Enquanto estudantes só imprimimos dois trabalhos em offset: uma agenda escolar no segundo ano e que servia de agenda da escola de professores e alunos (projecto que acabou nesse ano) e um cartaz para o ciclo de conferências do Comunicar Design 05. Sempre que pretendiamos um trabalho com melhor acabamento tinhamos a vantagem de ter uma oficina de serigrafia na escola, mais ou menos à disposição. Lembro-me que na véspera de ir à gráfica imprimir o cartaz, estava eu no 5º ano, mal dormi a pensar se teria feito tudo bem, se não me tinha engano ou esquecido de alguma coisa. Lá fomos à Batalha, em excursão, à gráfica onde trabalhava um dos nossos colegas de turma. Quando viemos para casa, depois de um dia inteiro na gráfica a chatear toda a gente, eu já trazia uma série de exemplares que exibia orgulhosamente. Depois colamos o cartaz na sala de nossa casa e durante semanas lá olhava feliz para a impressão offset, prova física de meses de dúvidas.

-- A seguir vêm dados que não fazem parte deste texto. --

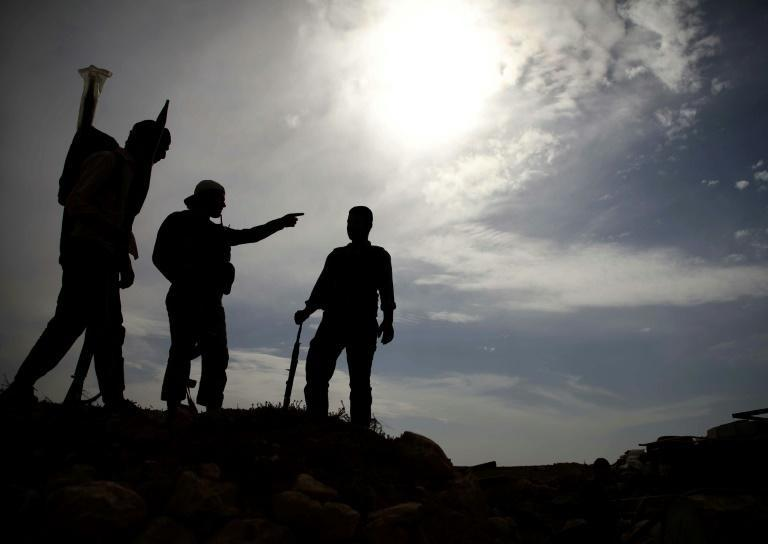 Syrian rebel-fighters with the National Liberation Front (NLF) stand on a hill overlooking regime-held areas in the northwestern countryside of Aleppo province on October 9, 2018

Depois veio o trabalho… Para as gráficas, que agora eram de grandes dimensões, lá mandava semanalmente o texto “segue em anexo ficheiro X, obrigada e bom trabalho”. Dos trabalhos impressos quando os via já tinham passado semanas ou meses… Muitas vezes via-os primeiro nos locais, expostos. Chegavam às vezes por correio, dava-se uma vista rápida até serem guardados num piso relativamente elevado, umas escadas que não davam a lado nenhum, apenas a uma estante com alguns livros e o arquivo com os anos de história do atelier. Nestas coisas diz-se o habitual: não há tempo, é a velocidade e o stress… Mas não seria só isso. Até porque essa também me parece a habitual desculpa do mundo empresarial, o tempo, sempre o tempo… 

Isto tudo para concluir que ainda não dou razão à minha colega de turma que com insistência nos dava conselhos sobre “o trabalho” e a vida depois da escola. Discurso esse que curiosamente, também ouvi pelo Juri dos jovens criadores 06 a respeito dos projectos escolares. Os trabalhos que realizamos na escola, sem clientes, sem honorários, sem despesas e tempo para balançar no orçamento, são trabalhos que não merecem ser minorizados. Muito pelo contrário. São trabalhos nos quais depositavamos muitos sonhos sem receber nada em troca. E como pode haver análise critica ao trabalho dos designers que não depositam “tempo” para contar a sua história para além dos prémios e dos projectos de sucesso? Às vezes uma boa (ou má) impressão não conta tudo…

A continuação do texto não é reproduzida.